5 secrets to improve your application's chances

Today, many companies have an automated system on their website for job applicants. When you find a position in which you're interested, you may only need to type your answers into the appropriate box, rather than sending a hiring manager your resume and cover letter as email attachments.

However, when you're going through this process, some potential issues can crop up - especially if you think it's a good idea to copy and paste from existing documents. The following tips will help you avoid those pitfalls:

1) Make sure your answers relate to the job

You should always aim to tailor your resume to a position based on the keywords in the job listing and how they relate to your own work or education experience, according to Live Career. But when you're filling out an online resume, you need to be even more careful because you might be more likely to C&P your responses from a past resume.

2) List your references carefully

When you're asked to provide references, you should give a potential employer all the correct information about their roles, contact details and so on, Live Career advised. After all, if the hiring manager is thinking of reaching out to that person, a few transposed digits in a phone number or an email address that's no longer in use isn't going to do you much good.

3) Get all information up to date

As with your references, you need to make sure all the details you're listing about yourself is fully accurate and up to date, according to Best Job Interview. For instance, if you haven't updated your resume in a while, you might be shortchanging yourself when it comes to how much experience you have or how long you've been in your current role. Similarly, if you've gained new certifications for your job, it's important to fully list those as well.

4) Read it, re-read it, then read it again

This idea is just good practice generally, but when you're either copying and pasting information or re-typing it altogether, you might make a typographical error or write a sentence that rambles, Best Job Interview noted.
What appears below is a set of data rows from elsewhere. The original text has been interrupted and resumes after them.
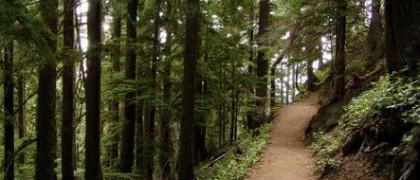 Rampart-Ridge-Trail-2754137063_fc8ff44f7d-e1274916807446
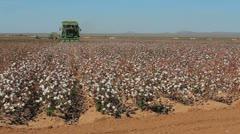 Cotton Farming Time Lapse Stock Footage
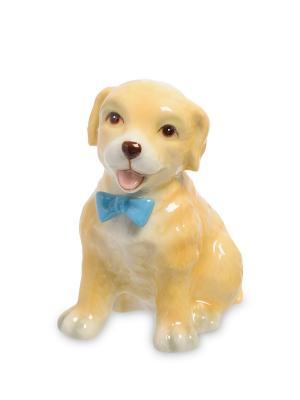 Статуэтка Собака (Pavone) Pavone. Цвет: бежевый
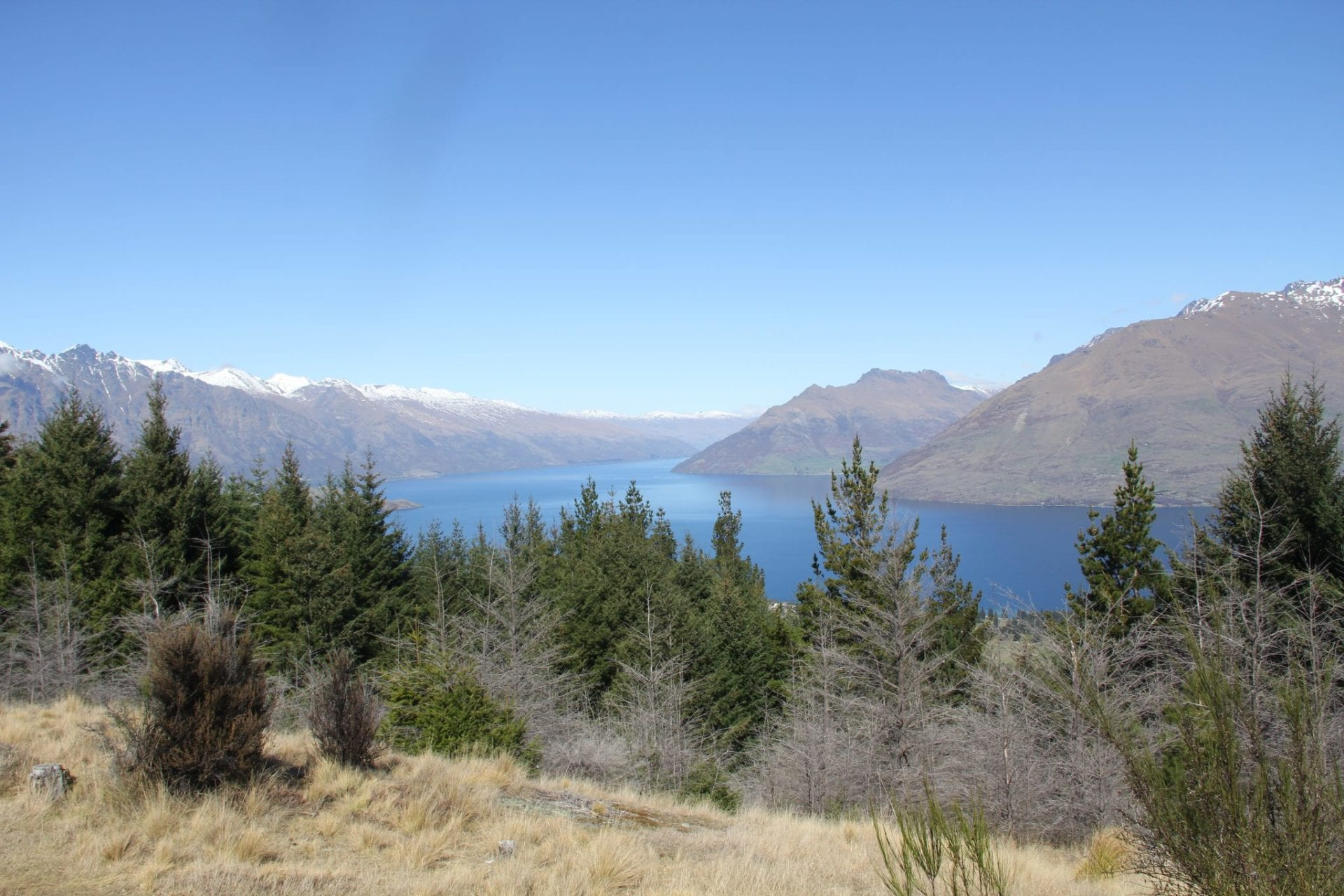 Queenstown Hill 3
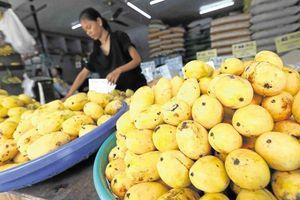 Philippines đau đầu vì thừa xoài do hiện tượng El Nino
With that in mind, read everything you type very carefully before you press "send," just to make sure you don't miss a mistake that might cost you an opportunity.

5) Get the attached documents right

In many cases, even with these automated application processes, companies might ask you to attach your resume and a cover letter, according to The Balance Careers. When doing so, make sure the info in those documents matches what you put in the online forms, and that they are likewise free of errors, tailored to the job and so on. In addition, you want to attach the right documents; companies that ask only for a resume shouldn't receive a cover letter, or vice versa.

As a general rule, it's wisest to just read everything on a job application page as closely as you can to make sure you don't miss a single detail.